Regarding returning at-uris: I think this might be a nice idea as users might be able to split these up when they feel the need to any way and it feels conceptually more complete. But, it might be easier to do this in a different PR over all existing XRPC endpoints. This would allow us to add this new endpoint already while working on the updated return values in the meantime. I'd like to avoid doing too much distinct stuff in one PR. :)

at-uris: totally fair, holding off for a follow-up.

flat list: i might have messed it up in my example but i think what i meant is actually equivalent to the grouped version: flattened, with the subject ("group by") included with every item in the flatted list.

clients can collect the flat list and group on subject to get back to your structured example, if they want.

my motivations are probably part sql-brain, part flat-list-enjoyer, and part cursor-related. i'm trying to disregard the first two, and i'm curious about your thoughts about how to handle the cursor:

with a flat list it's easy (from the client perspective at least) -- just keep chasing the cursor for as much of the data as you need. (cursors can happen in the middle of a subject)

with nested results grouped by subject it's less obvious to me. correct me if i'm wrong (need another block of time to actually get into the code) but i think the grouped item sub-list is unbounded size in the proposed code here? so cursors are only limiting the number of groups.

if we go with the grouped nested response, i think maybe we'd want something like:

  • a cursor at the end for fetching more groups, and
  • a cursor for each group-list that lets you fetch more items from just that group-list.

(i think this kind of nested paging is pretty neat!)

Interesting. Now that you mention it I feel I kinda get where you're going at!

I think the whole cursor thing, albeit possible for sure, is kinda creating more unnecessary complexity so I'll probably go with your suggestion.

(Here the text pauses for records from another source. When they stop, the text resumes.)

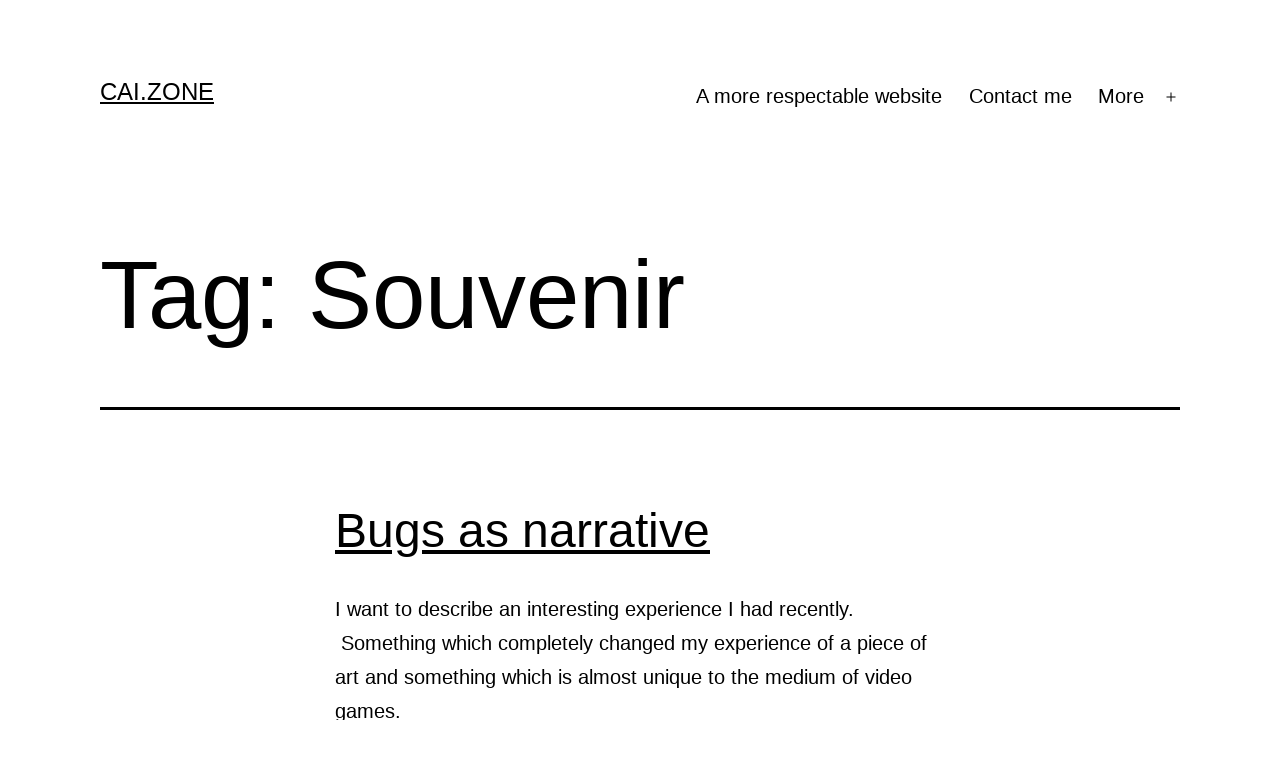

--- FILE ---
content_type: text/css
request_url: http://cai.zone/wp-content/plugins/webmention/assets/css/webmention.css?ver=5.1.1
body_size: 235
content:
.reaction-list ul {
	border-style: solid;
}

.reaction-list li {
	display: inline-block;
	list-style: none;
	vertical-align: top;
	margin-left: 3px;
	position: relative;
}

.avatar-only .comment-body {
	float: left;
	display: inline-block;
	position: relative;
	margin: 0 5px 10px 0;
}

.comment-body .emoji-overlay {
	position: absolute;
	bottom: 0;
	right: 0;
}

.hide-name {
	display: none;
}
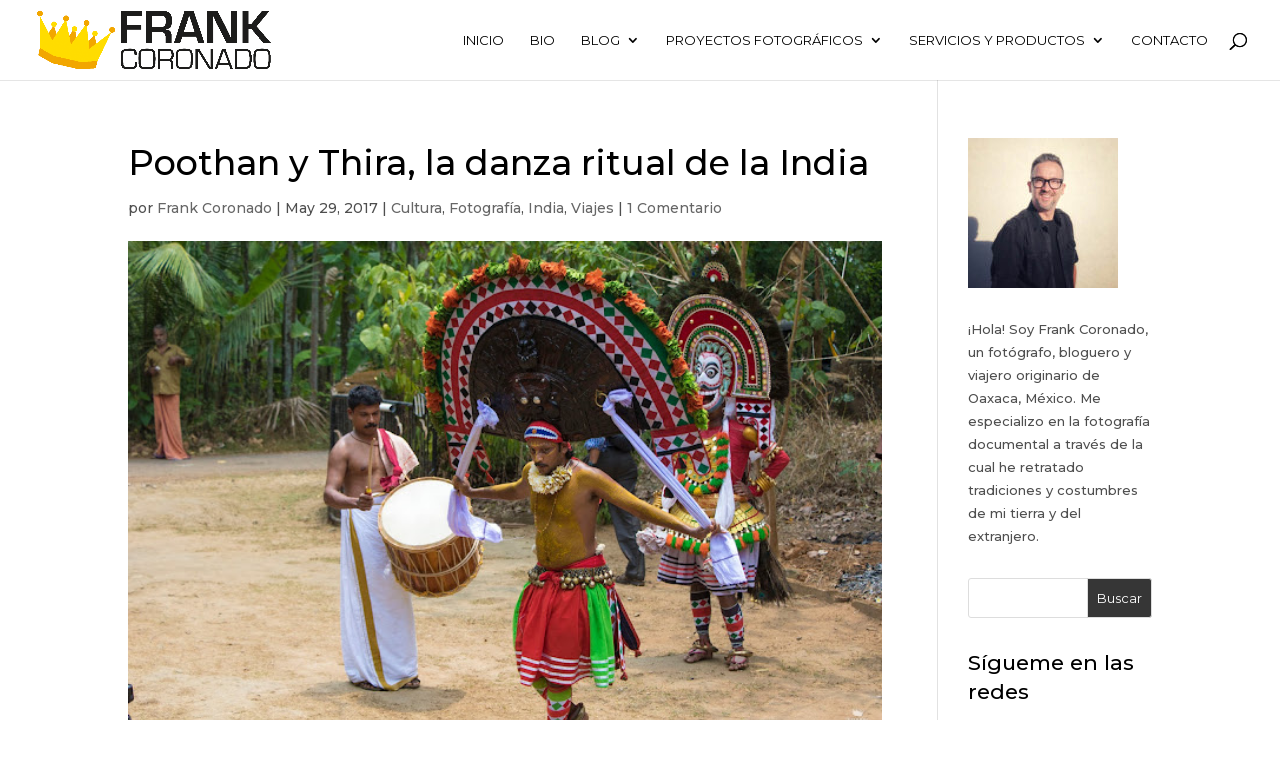

--- FILE ---
content_type: text/html; charset=UTF-8
request_url: https://www.booking.com/flexiproduct.html?product=banner&w=200&h=200&lang=es&aid=1779848&target_aid=1779848&banner_id=85359&tmpl=affiliate_banner&fid=1769221855251&affiliate-link=widget1&
body_size: 1821
content:
<!DOCTYPE html>
<html lang="en">
<head>
    <meta charset="utf-8">
    <meta name="viewport" content="width=device-width, initial-scale=1">
    <title></title>
    <style>
        body {
            font-family: "Arial";
        }
    </style>
    <script type="text/javascript">
    window.awsWafCookieDomainList = ['booking.com'];
    window.gokuProps = {
"key":"AQIDAHjcYu/GjX+QlghicBgQ/7bFaQZ+m5FKCMDnO+vTbNg96AHzOpaJdCT16BNTHHOlBrRcAAAAfjB8BgkqhkiG9w0BBwagbzBtAgEAMGgGCSqGSIb3DQEHATAeBglghkgBZQMEAS4wEQQME93hLjFno3N6GTj9AgEQgDt/iV7X9Hdzof9EfVmH2hm5ve21Uzi52f21MPofygpjydkfDxvTMDpVtHV/BR549NavJWgn0JGR+3yffA==",
          "iv":"A6x+bAH/jAAADh9K",
          "context":"fHeocXyvY2Xk/wCV0mo4Z8fsxgkV5U3xWdVZdJzNt6n/OfBJHa1XFMpUV7uHAjklm6swj53AoBOhl3Rlzp59760voO9YwexR8Z3od3C9Jiux93Ix6KpTtj0vlQsSwYJosSux7g2MgIKhF+tOEXyev9nv5FCH3NC/n7hNYbz15EzvNKOLXbrDv2x4+mKR6CYWpNK86P51tx5zFME995Q3iXBJHsB6gTQkJYcNWMeXk44jxpLXZCk7u7rK1rJYzcQIkKZX1rrTWngDAcQwZkAb1sIsmmnkxMbxnNkLvUFVyVFuMtcOIIK7ntL2+4hdDPG8/j3MseRRh+1c0pqe1Be0R0fV8qRYD//8um+Z6oXumJOiINuS9dsJnw=="
};
    </script>
    <script src="https://d8c14d4960ca.337f8b16.us-east-2.token.awswaf.com/d8c14d4960ca/a18a4859af9c/f81f84a03d17/challenge.js"></script>
</head>
<body>
    <div id="challenge-container"></div>
    <script type="text/javascript">
        AwsWafIntegration.saveReferrer();
        AwsWafIntegration.checkForceRefresh().then((forceRefresh) => {
            if (forceRefresh) {
                AwsWafIntegration.forceRefreshToken().then(() => {
                    window.location.reload(true);
                });
            } else {
                AwsWafIntegration.getToken().then(() => {
                    window.location.reload(true);
                });
            }
        });
    </script>
    <noscript>
        <h1>JavaScript is disabled</h1>
        In order to continue, we need to verify that you're not a robot.
        This requires JavaScript. Enable JavaScript and then reload the page.
    </noscript>
</body>
</html>

--- FILE ---
content_type: text/html; charset=utf-8
request_url: https://www.google.com/recaptcha/api2/aframe
body_size: 264
content:
<!DOCTYPE HTML><html><head><meta http-equiv="content-type" content="text/html; charset=UTF-8"></head><body><script nonce="votcdylNnTZI91es4aKjSA">/** Anti-fraud and anti-abuse applications only. See google.com/recaptcha */ try{var clients={'sodar':'https://pagead2.googlesyndication.com/pagead/sodar?'};window.addEventListener("message",function(a){try{if(a.source===window.parent){var b=JSON.parse(a.data);var c=clients[b['id']];if(c){var d=document.createElement('img');d.src=c+b['params']+'&rc='+(localStorage.getItem("rc::a")?sessionStorage.getItem("rc::b"):"");window.document.body.appendChild(d);sessionStorage.setItem("rc::e",parseInt(sessionStorage.getItem("rc::e")||0)+1);localStorage.setItem("rc::h",'1769221859578');}}}catch(b){}});window.parent.postMessage("_grecaptcha_ready", "*");}catch(b){}</script></body></html>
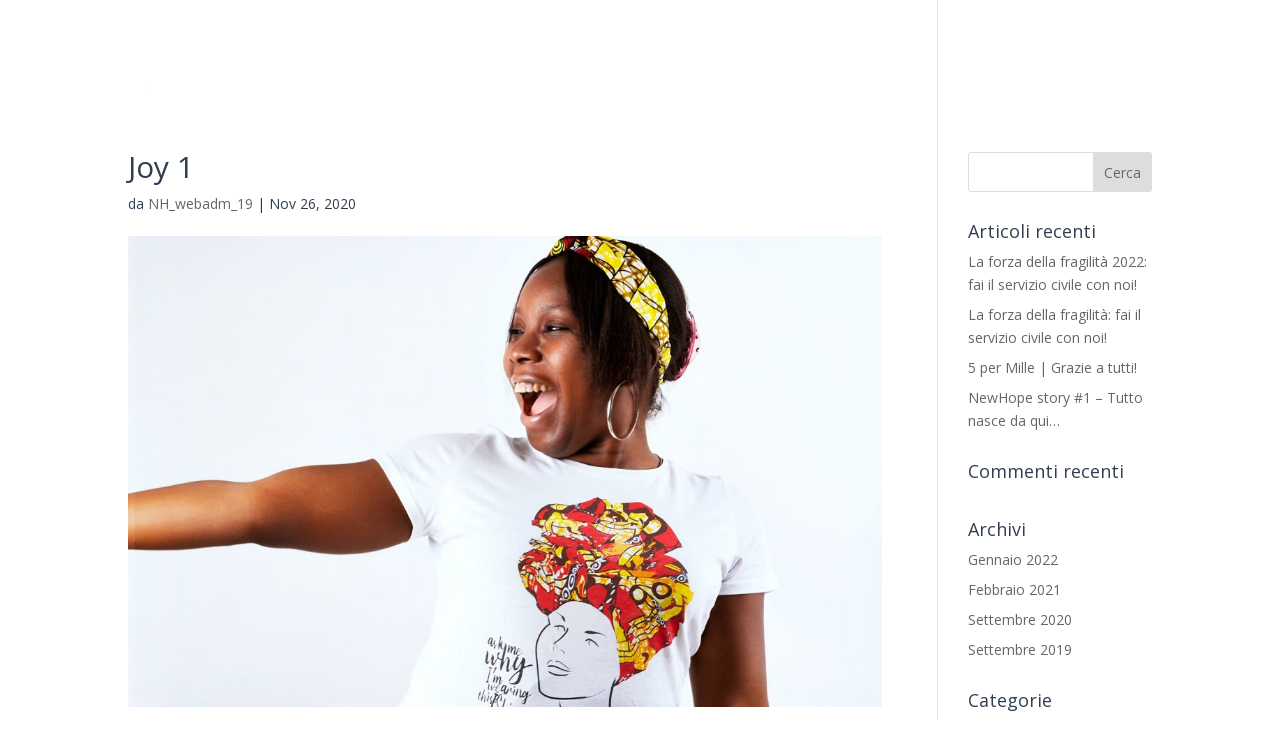

--- FILE ---
content_type: text/css
request_url: https://coop-newhope.it/wp-content/themes/child/style.css?ver=4.27.4
body_size: 22
content:
/*
 Theme Name:     Divi Child
 Theme URI: 
 Description:      Divi Child Theme
 Author:
 Author URI:   
 Template:       Divi
 Version:        1.0.0
 License:  
 License URI:  
 Tags:  
 Text Domain: 
*/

It seems easier to create custom groupings on their own for most users (having more freedom is always great) and I think from an ergonomic perspective the two cursors might create more friction.

4 commits
expand
wip: m2m
Add tests for new get_many_to_many query handler
Fix get_m2m_empty test
Replace tuple with RecordsBySubject struct
expand 1 comment

Added the missing lexicon entry for the new endpoint and changed the return type as well. Commented this wrongly at the other PR that I was working on. Sorry about that lol.

3 commits
expand
wip: m2m
Add tests for new get_many_to_many query handler
Fix get_m2m_empty test
expand 1 comment

I think the existing get_many_to_many_counts handler and the new get_many_to_many handler are similar enough that we might extract the bulk of their logic in a shared piece of logic. Maybe a method that takes the existing identical function parameters and a new additional callback parameter (that handles what we do with found matches, i.e. calculate counts or join URIs) might be one way to go for it.

I am not too sure yet though if this is indeed the right thing to do as the new shared implementation might be a bit complicated. But given the strong similarities between the two I think it's worth at least considering.